Policy analysis is becoming progressively more data-driven, and an expanded set of data science methods is becoming increasingly pertinent to building knowledge about the world around us. One does not need to look far to find the many examples of this important trend. This talk proposes to discuss a variety of diverse and cutting-edge applications of data science in policy, as well as implications for ethics and teaching.

In responding to natural disasters the USGS, FEMA, and DHS employ remote (e.g. drones), networked, and participatory (e.g. citizen cell phones) sensors for targeted and coordinated deployment of resources. Satellite imagery is generating information when there was none before, tracking the spread of disease (used to fight Ebola and monitor malaria outbreaks), building previously unavailable metrics of poverty, and following international conflicts like the flight of the Rohingya. Meanwhile, the ethical and prudent application of machine learning is allowing us to fight human trafficking and improve biased judicial decisions. Text data, like that from Twitter, can augment surveys to explore social and political opinions.
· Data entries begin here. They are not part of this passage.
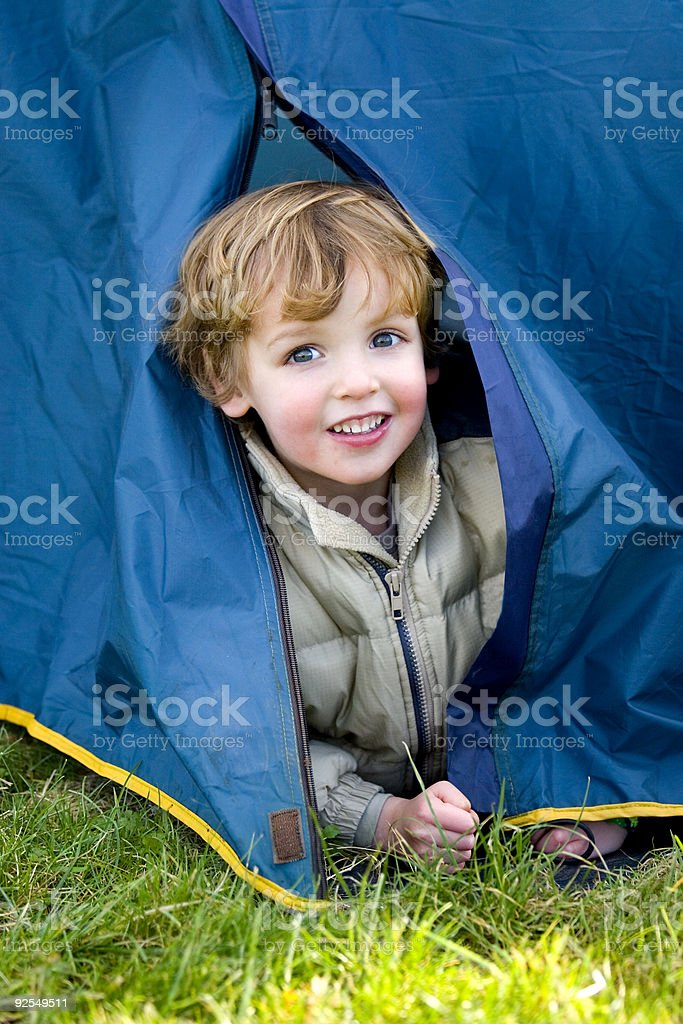 Young Boy Looking Out of His Tent First Time Camping stock photo
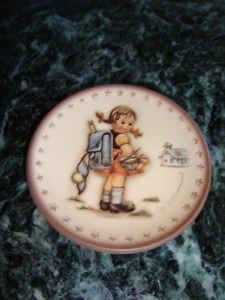 Hummel figurine and small plate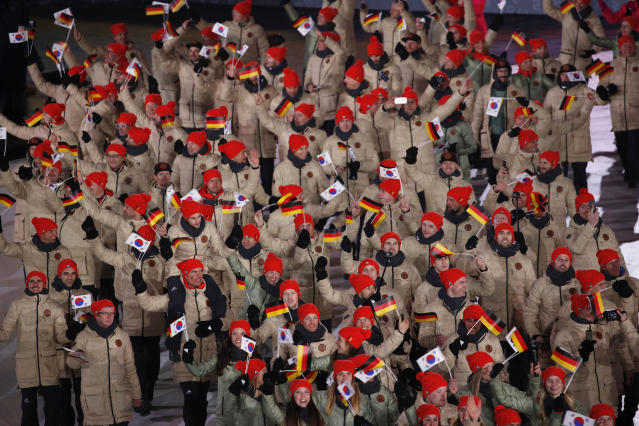 <p>Germany athletes wave flags during the opening ceremony of the 2018 Winter Olympics in Pyeongchang, South Korea, Friday, Feb. 9, 2018. (AP Photo/Christophe Ena) </p>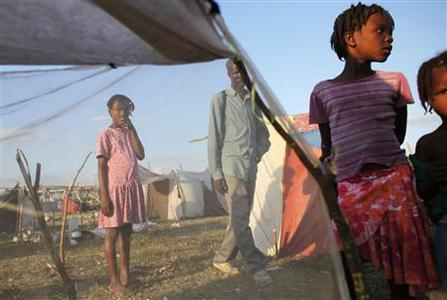 Earthquake survivors stand next to a makeshift tent at the Cite Soleil in Port-au-Prince February 2, 2010. REUTERS/Eliana Aponte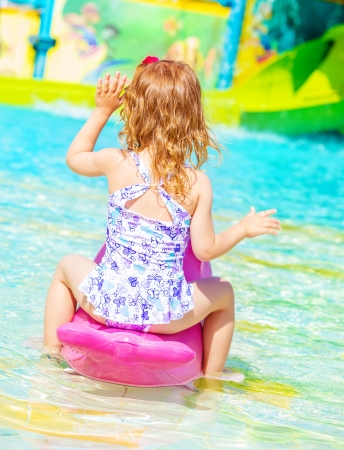 Rear view of sweet little girl wearing beautiful swimwear having fun on water attractions in aquapark, happy childhood, summer holiday concept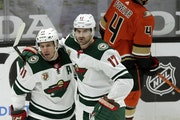 Wild left wing Marcus Foligno (17) celebrates his goal with left wing Zach Parise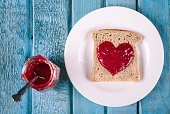 Bread and jam in heart shape on blue rustic wooden table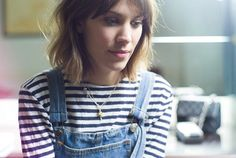 Alexa Chung style. Wearing denim dungarees with a breton and a bob hairstyle.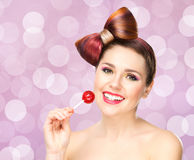 Beautiful smiling woman with a lollipop Royalty Free Stock Photography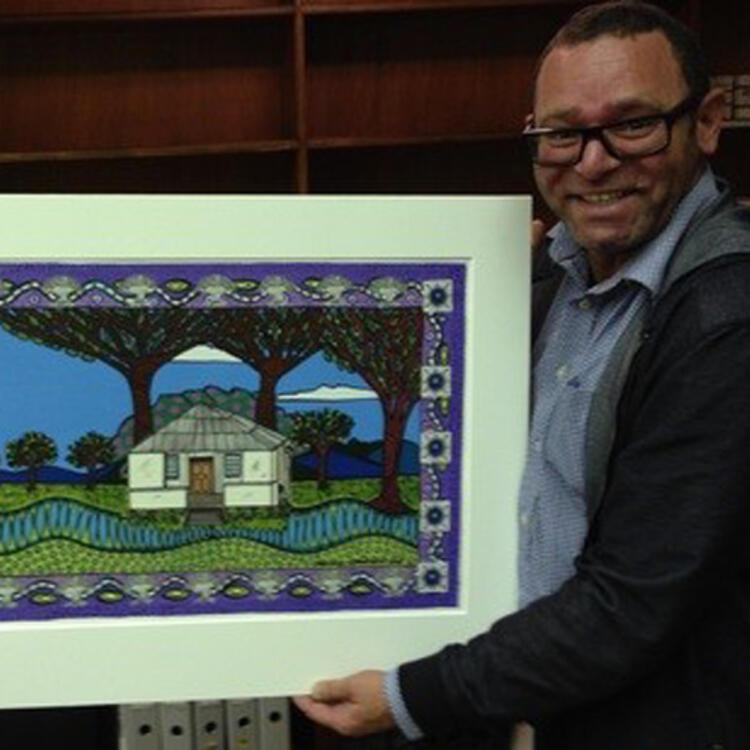 A man holding up an original artwork by Bronwyn Bancroft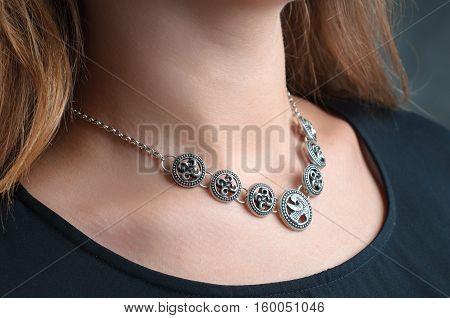silver ethnic jewelry necklace on woman, Beautiful Necklace in focus.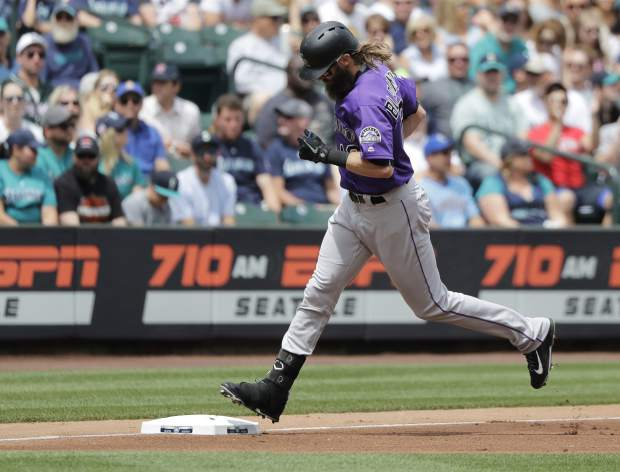 Colorado Rockies' Charlie Blackmon touches third base after he hit a solo home run against the Seattle Mariners during the first inning of a baseball game, Sunday, July 8, 2018, in Seattle. (AP Photo/Ted S. Warren)
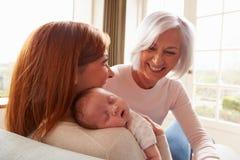 Mère et grand-mère avec la fille nouveau-née de sommeil de bébé Images libres de droits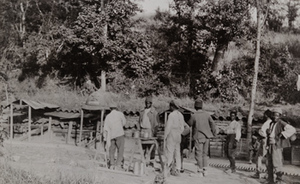 View of an outdoor kitchen of an Algerian(?) camp, men standing on line for food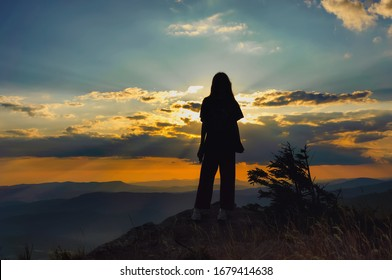 Silhouette of a young girl on a background of beautiful sunset in the mountains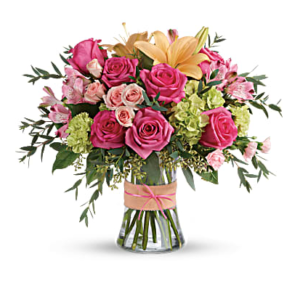Hot pink roses, orange lilies, and more fill a clear vase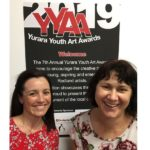 tow women teachers pose in front of the YYAA poster
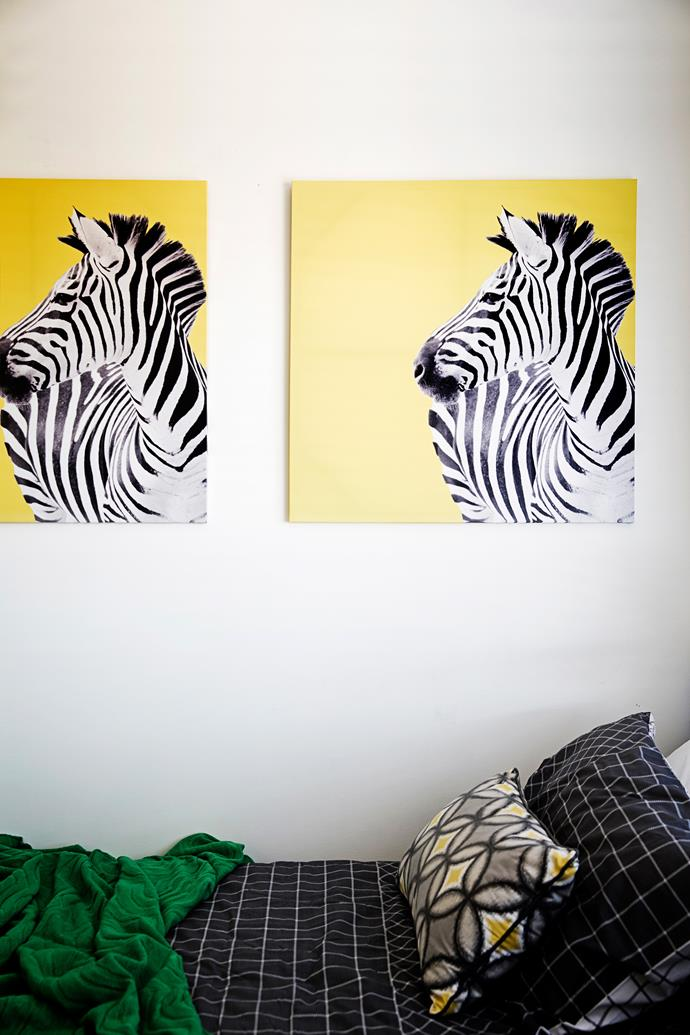 "Two zebra canvases from [Kmart](http://www.kmart.com.au/|target=""_blank"") were hung next to each other for a quirky feature."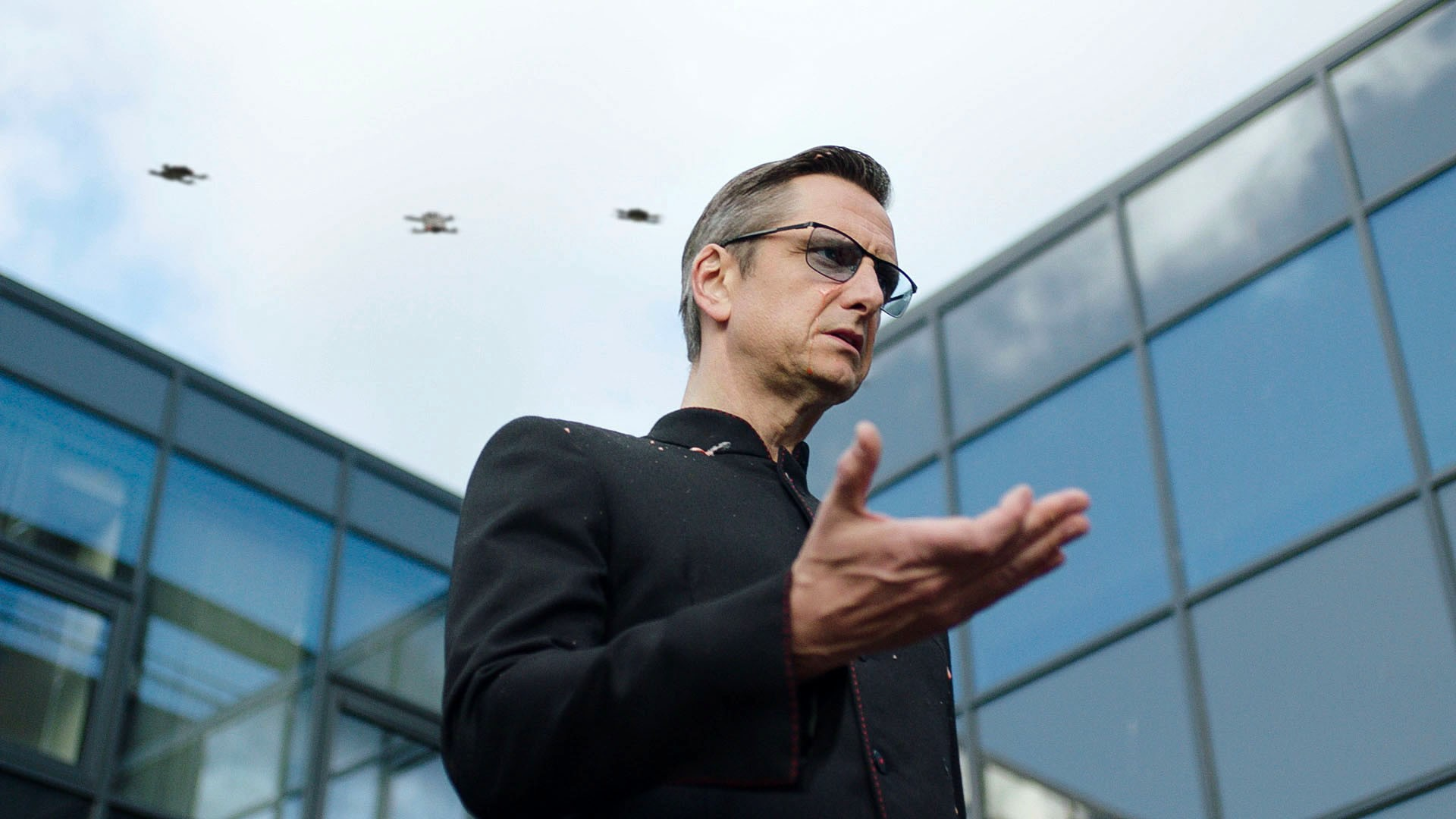 Programme Name: The Demon Headmaster - TX: 04/11/2019 - Episode: The Demon Headmaster - Ep 4 (No. 4) - Picture Shows: The Headmaster covered in Milkshake with Drones hovering behind The Headmaster (NICOLAS GLEAVES) - (C) BBC Studios - Photographer: n/a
As the private sector field of data science races to develop new methods and technologies, policy research needs to tread carefully. The predictive outcomes of machine learning are not inherently fair, and need to be rigorously evaluated with a set of tools that are just being developed now. Statistical approaches, like the reliance on the p-value, need to be wholly reconsidered in the circumstance of massive datasets. These, among other issues, warrant rigorous evaluation and discussion to develop new norms. Several of these open questions will be covered.

Further, these changes warrants a reconsideration of the traditional educational approaches of public policy schools. While causal statistical inference methods remain a critical component of data-driven research, purely mathematical economics have become far less valuable than data science skills. The next generation of policy researchers need to learn open-source languages, like R and Python, that not only expand what methods they can use, but that also enable reproducible research and literate programming. As new forms of data become more available, students will need expertise in natural language processing and image processing methods. Further, as datasets increase in size (especially those from private sector sources), large scale analytical tools and distributed computing warrant attention.